O Dogma da “Imaculada Conceição” foi definido e declarado pelo Papa Pio IX à 08/12/1854, com a seguinte fórmula “... Declaramos, pronunciamos e definimos que a doutrina, de que a beatíssima Virgem Maria no primeiro instante de sua conceição, por singular graça e privilégio de Deus onipotente e em vista dos méritos de Jesus Cristo, Salvador do gênero humano, foi preservada imune de toda mancha da culpa original, é revelada por Deus e por isso, deve ser crida firme e constantemente por todos os fiéis” (Bula, Ineffabilis Deus).

Nessa fórmula podemos observar que o sujeito da Imaculada Conceição é a sua pessoa. A declaração de Pio IX se refere à imunidade do pecado original e afirma a dependência essencial em relação ao seu Filho.  A teologia insere a Imaculada Conceição na visão geral do mistério cristão, o harmoniza com o conjunto da vida de Maria e com os vários elementos da história da salvação e sobretudo com o centro vivo, Jesus Cristo.
A Imaculada Conceição forma parte do plano salvífico de Deus. Só Deus justifica gratuitamente na fidelidade ao seu projeto da salvação mediante a graça redentora de Cristo: “Todos... são justificados gratuitamente pela sua graça, em virtude da redenção realizada por Cristo Jesus” (Rm 3,24). A Imaculada Conceição é assim um sinal luminoso da graça do amor de Deus, que se realiza mesmo antes da resposta responsável da criatura. A preservação do pecado e a plenitude da graça não são fruto da fé, ou da liberdade orientada para Deus, nem mesmo das obras de Maria. A Imaculada Conceição manifesta a absoluta iniciativa de Deus Pai e significa que desde o início de sua existência, Maria foi envolvida pelo amor redentor e santificante de Deus.

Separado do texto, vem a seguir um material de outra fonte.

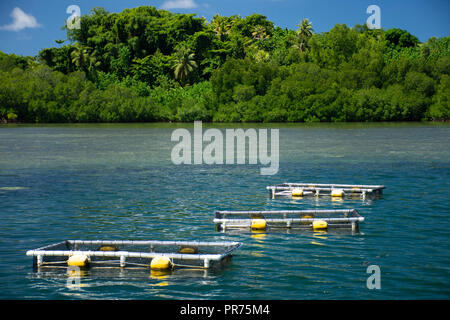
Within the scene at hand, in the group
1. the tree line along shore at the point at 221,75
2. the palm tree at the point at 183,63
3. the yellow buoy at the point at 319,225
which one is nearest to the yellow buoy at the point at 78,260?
the yellow buoy at the point at 319,225

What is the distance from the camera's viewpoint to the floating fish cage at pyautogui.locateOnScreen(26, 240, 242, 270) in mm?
13414

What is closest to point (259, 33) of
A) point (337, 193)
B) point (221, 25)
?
point (221, 25)

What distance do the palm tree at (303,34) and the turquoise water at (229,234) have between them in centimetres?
9652

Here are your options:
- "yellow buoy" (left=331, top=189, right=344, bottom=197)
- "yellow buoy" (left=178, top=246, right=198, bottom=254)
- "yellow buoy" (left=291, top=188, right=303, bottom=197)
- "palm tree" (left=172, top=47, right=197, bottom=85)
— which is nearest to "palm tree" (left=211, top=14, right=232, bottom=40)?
"palm tree" (left=172, top=47, right=197, bottom=85)

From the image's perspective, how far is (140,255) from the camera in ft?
44.5

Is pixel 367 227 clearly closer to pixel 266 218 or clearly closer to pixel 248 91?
pixel 266 218

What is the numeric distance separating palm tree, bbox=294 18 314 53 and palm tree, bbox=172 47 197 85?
2451 centimetres

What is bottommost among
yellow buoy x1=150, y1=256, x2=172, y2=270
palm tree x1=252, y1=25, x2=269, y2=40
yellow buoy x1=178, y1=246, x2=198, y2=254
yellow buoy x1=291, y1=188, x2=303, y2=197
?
yellow buoy x1=150, y1=256, x2=172, y2=270

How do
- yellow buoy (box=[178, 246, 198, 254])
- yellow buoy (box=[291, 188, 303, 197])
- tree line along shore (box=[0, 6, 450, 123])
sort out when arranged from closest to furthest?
yellow buoy (box=[178, 246, 198, 254]) < yellow buoy (box=[291, 188, 303, 197]) < tree line along shore (box=[0, 6, 450, 123])

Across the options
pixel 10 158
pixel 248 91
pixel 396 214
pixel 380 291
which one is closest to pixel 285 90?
pixel 248 91

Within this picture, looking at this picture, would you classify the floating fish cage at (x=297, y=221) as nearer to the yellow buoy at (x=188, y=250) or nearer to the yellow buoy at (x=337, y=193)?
the yellow buoy at (x=188, y=250)

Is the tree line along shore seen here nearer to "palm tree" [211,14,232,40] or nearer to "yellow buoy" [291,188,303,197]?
"palm tree" [211,14,232,40]

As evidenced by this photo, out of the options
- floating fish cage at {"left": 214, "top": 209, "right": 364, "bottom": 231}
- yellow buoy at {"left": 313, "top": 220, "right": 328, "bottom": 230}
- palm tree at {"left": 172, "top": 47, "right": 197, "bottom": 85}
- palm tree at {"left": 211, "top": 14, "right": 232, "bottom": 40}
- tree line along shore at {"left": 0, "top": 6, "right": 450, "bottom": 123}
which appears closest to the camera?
yellow buoy at {"left": 313, "top": 220, "right": 328, "bottom": 230}

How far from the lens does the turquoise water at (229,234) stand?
12414 millimetres
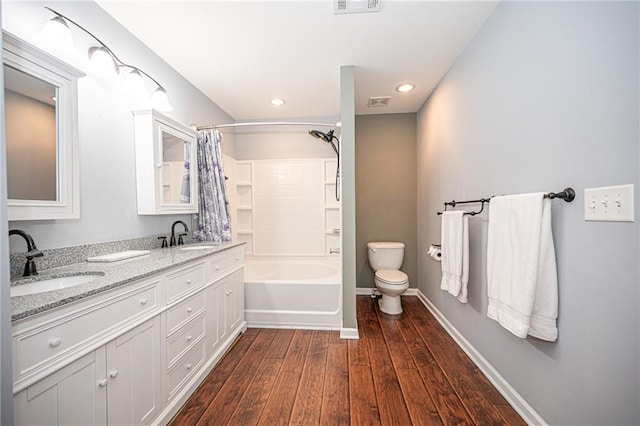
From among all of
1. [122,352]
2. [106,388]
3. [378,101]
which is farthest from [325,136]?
[106,388]

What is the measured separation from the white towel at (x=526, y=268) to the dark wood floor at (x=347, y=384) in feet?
1.95

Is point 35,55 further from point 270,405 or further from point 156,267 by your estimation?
point 270,405

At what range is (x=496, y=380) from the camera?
1624 mm

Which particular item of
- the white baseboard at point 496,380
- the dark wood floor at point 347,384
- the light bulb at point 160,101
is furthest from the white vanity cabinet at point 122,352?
the white baseboard at point 496,380

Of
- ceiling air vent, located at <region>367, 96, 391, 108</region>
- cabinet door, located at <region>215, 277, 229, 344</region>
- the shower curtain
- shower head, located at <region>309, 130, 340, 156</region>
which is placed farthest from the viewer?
shower head, located at <region>309, 130, 340, 156</region>

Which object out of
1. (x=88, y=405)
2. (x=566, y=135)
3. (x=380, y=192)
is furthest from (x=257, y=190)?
(x=566, y=135)

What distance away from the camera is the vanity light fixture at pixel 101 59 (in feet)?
A: 4.17

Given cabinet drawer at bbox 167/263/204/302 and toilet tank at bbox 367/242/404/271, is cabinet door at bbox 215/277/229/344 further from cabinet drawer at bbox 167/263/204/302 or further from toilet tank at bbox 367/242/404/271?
toilet tank at bbox 367/242/404/271

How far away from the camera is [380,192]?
3.47m

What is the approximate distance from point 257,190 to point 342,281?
6.15 ft

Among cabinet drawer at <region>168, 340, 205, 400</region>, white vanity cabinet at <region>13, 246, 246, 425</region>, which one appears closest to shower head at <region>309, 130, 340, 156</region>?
white vanity cabinet at <region>13, 246, 246, 425</region>

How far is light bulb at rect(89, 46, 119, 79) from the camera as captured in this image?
1509mm

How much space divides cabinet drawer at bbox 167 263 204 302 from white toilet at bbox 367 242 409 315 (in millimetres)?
1816

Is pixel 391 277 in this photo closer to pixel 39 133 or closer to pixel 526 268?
pixel 526 268
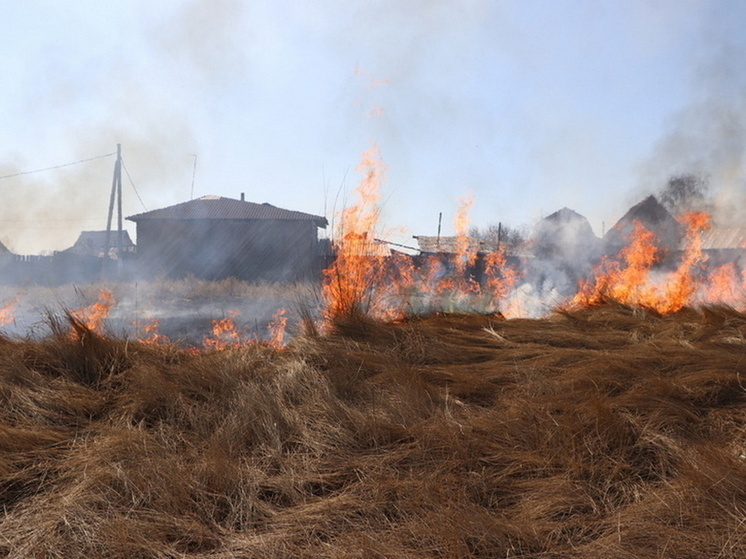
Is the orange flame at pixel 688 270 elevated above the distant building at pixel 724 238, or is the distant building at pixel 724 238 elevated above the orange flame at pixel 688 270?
the distant building at pixel 724 238

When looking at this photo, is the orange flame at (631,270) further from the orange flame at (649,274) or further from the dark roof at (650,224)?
the dark roof at (650,224)

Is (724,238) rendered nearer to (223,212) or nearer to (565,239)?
(565,239)

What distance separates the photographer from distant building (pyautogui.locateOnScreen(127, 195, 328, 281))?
26609 millimetres

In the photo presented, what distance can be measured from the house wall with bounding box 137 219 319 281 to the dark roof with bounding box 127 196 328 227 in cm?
23

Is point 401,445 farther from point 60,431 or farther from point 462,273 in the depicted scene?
point 462,273

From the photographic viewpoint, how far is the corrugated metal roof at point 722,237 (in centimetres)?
2789

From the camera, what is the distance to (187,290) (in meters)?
16.6

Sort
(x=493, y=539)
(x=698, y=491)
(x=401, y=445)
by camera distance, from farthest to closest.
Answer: (x=401, y=445) → (x=698, y=491) → (x=493, y=539)

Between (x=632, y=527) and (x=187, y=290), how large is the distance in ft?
50.1

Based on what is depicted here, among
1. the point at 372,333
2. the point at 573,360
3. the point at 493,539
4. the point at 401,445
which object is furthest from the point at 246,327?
the point at 493,539

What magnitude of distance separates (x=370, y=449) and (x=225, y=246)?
2532 centimetres

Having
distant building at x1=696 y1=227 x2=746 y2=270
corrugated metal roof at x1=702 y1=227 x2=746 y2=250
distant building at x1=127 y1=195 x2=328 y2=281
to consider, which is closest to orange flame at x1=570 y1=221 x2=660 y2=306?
distant building at x1=696 y1=227 x2=746 y2=270

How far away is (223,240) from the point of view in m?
27.7

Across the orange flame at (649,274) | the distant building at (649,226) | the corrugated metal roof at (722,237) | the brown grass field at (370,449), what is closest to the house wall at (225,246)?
the distant building at (649,226)
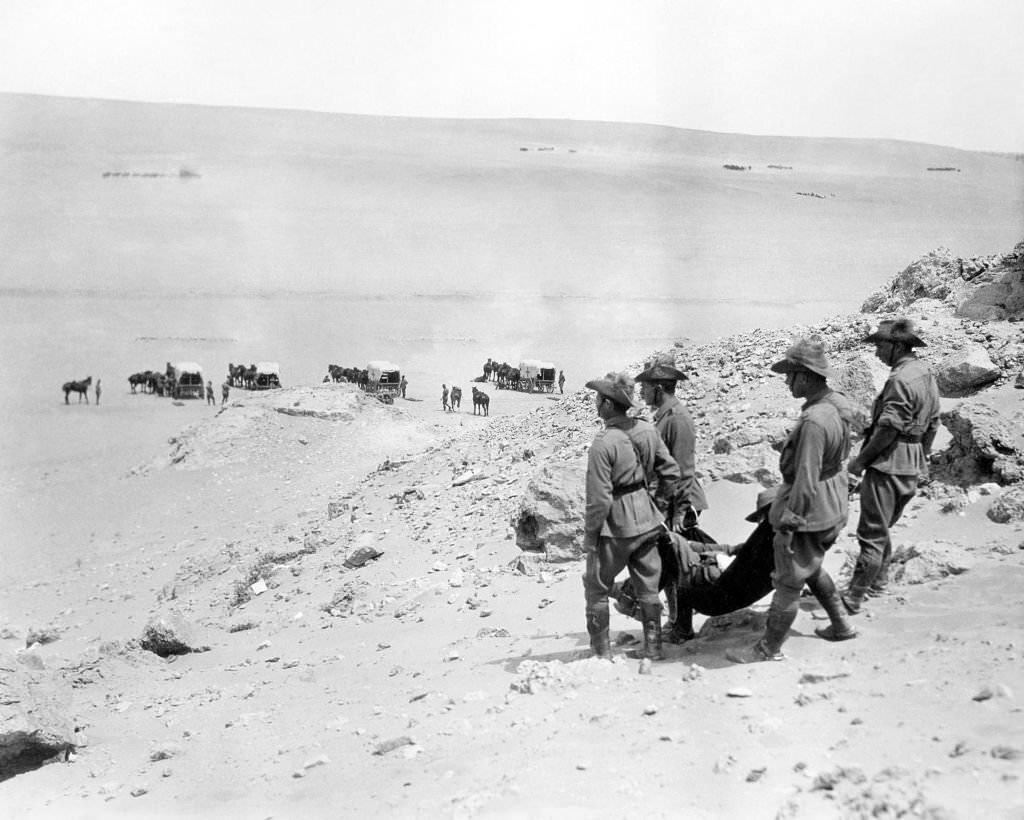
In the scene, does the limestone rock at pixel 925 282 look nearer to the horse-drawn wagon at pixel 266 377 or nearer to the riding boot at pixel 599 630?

Unir o evento da Imaculada Conceição com o plano salvífico de Deus significa relacioná-lo necessariamente a Cristo, centro do plano do Pai. Os textos bíblicos realçam o primado de Cristo em face de toda a criação (Cl 1,15. 17; Ef 1,10. 21; Jo 1,1 – 3; Ap 1,8) e sua função redentora e reconciliadora como a cabeça da Igreja (Cl 1,18 – 20; Ef 1,3 – 14; Rm 8,32 – 39; Ap 1,5 – 6).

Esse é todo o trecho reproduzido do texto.